Il sedicenne Carlo jr., maggiore dei figli maschi, si trovò improvvisamente a sostituire il padre negli impegni e nelle scadenze relative all'attività marionettistica. Necessariamente gli anni che seguirono furono dedicati a conseguire la praticaccia nel combinare affari, nel coordinare gli spostamenti della Compagnia con le esigenze di montaggio e smontaggio dell'attrezzatura scenica, nel trattare con gli impresari teatrali non sempre ben disposti verso un giovanissimo alle prime armi.
Il giovane Carlo, nell'intraprendere la sua carriera di teatrante, aveva seguito con profonda ammirazione i successi dello zio Antonio, notando la tecnica raffinata del maneggio, la preziosità e l'eleganza degli allestimenti scenici, elementi teatrali che gli avevano aperto la strada verso un pubblico raffinato ed esigente come quello del Teatro Gerolamo di Milano. In lui cominciò a farsi luce l'idea che esistesse la possibilità di realizzare spettacoli eccezionali attraverso un lavoro serio, prima in sede di studio e poi in fase di allestimento; soprattutto comprese che sarebbe nata una grande compagnia se egli fosse riuscito a infondere nei fratelli l'idea di una creazione che scaturisse da diverse competenze fra loro coordinate.
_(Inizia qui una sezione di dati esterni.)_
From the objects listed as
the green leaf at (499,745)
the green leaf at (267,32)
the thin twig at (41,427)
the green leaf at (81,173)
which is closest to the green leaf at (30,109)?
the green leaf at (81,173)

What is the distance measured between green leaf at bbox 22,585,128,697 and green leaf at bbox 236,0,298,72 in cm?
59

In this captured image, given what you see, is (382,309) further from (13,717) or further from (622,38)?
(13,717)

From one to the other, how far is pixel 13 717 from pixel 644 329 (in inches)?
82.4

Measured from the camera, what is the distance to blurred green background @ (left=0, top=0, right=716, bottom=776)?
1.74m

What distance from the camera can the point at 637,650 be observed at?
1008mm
E la prima fu proprio il ballo "Excelsior" che nacque, durante un periodo di licenza dal servizio militare, a Caluso nel 1895 con il titolo di "Civiltà e Progresso"; naturalmente gli allestimenti dei grandi teatri, con attori in carne ed ossa, cioè, e dei complessi marionettistici che avevano agito nella capitale lombarda (ne va dimenticata l'ammirazione per lo zio Antonio) dovettero influenzare notevolmente l'inventiva del giovane capocomico ma, altrettanto naturalmente, il senso della scena, l'immediatezza del rapporto fra il teatro, specie quello delle marionette, ed il pubblico, trovarono il loro giusto rilievo non solamente in ciò che il libretto descrittivo del Cav. Manzotti esigeva ma nella rigorosa comprensione degli elementi storici che quella sfavillante allegoria, specchio di un'epoca e delle sue illusioni, richiedeva dalla magica ironia delle teste di legno. Le scenografie del Mens e del Bellio, gli effetti di luce, gli splendidi costumi, i numerosi giochi scenici e le graziose movenze dei 215 personaggi che vi agivano furono espressione di una abilità marionettistica che stava diventando sempre più evidente.
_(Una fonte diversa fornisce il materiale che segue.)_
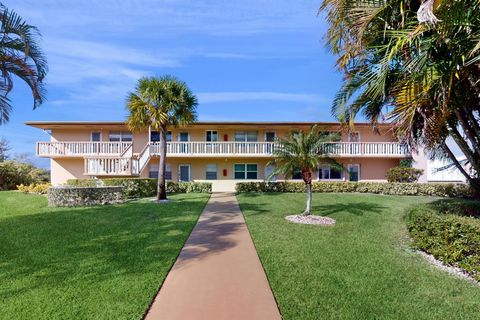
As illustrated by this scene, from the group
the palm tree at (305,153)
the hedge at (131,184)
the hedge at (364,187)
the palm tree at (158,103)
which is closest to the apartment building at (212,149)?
the hedge at (364,187)

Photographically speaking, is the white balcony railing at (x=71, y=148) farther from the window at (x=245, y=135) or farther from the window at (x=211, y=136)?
the window at (x=245, y=135)

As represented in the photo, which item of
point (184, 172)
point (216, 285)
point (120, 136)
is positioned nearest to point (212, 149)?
point (184, 172)

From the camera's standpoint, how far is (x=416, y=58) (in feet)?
19.2

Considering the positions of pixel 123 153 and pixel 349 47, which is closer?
pixel 349 47

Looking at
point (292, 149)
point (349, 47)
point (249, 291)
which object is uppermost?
point (349, 47)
Carlo ritornò definitivamente alla direzione della Compagnia sul finire del 1896, riprese l'interpretazione della maschera e la direzione della Compagnia in cui era stato sostituito, per tutta la durata della ferma militare, dal fratello Giovanni.
Gli anni seguenti vedono l'allestimento e la messainscena di spettacoli ispirati ai grandi temi che permettevano a tutte le forme spettacolari di grande presa sul pubblico di trionfare.
Una impronta particolare fu data anche al modo di concepire la recitazione che tutti i marionettisti dell'epoca mantenevano generalmente su toni assai caricati, ampollosi e roboanti: Carlo preferì una tecnica più legata allo straniamento e mantenuta su tonalità particolari che potessero sostituire la mimica facciale di cui i piccoli personaggi di legno non potevano servirsi per esprimere sentimenti e moti dell'animo, e divenire realtà esteriore di un'anima che la caratterizzazione del volto della marionetta già presagiva nella sua immobilità. Il sodalizio fra i quattro fratelli divenne importante per il gusto con cui si dedicarono alle diverse interpretazioni dei personaggi e alla sorprendente abilità con cui riuscivano a variare il timbro delle voci passando dal registro baritonale a quello tenorile, al falsetto e alla caricatura.
Il successo fu immediato e gli spostamenti della Compagnia incominciarono a comprendere anche grosse città fra cui Parma, dove i Colla approdarono nel 1899 al Teatro San Giovanni con la nuova produzione "Da Port Arthur a Tokio" cui seguì, l'anno seguente, "La Serenata di Pierrot". Qui gli spettacoli dovettero soddisfare un palato piuttosto difficile (basti pensare ad alcune calde serate al Regio!) dei Parmensi i quali accolsero per sei anni consecutivi i Colla, divenuti estremamente popolari, con stagioni teatrali della durata di circa otto mesi.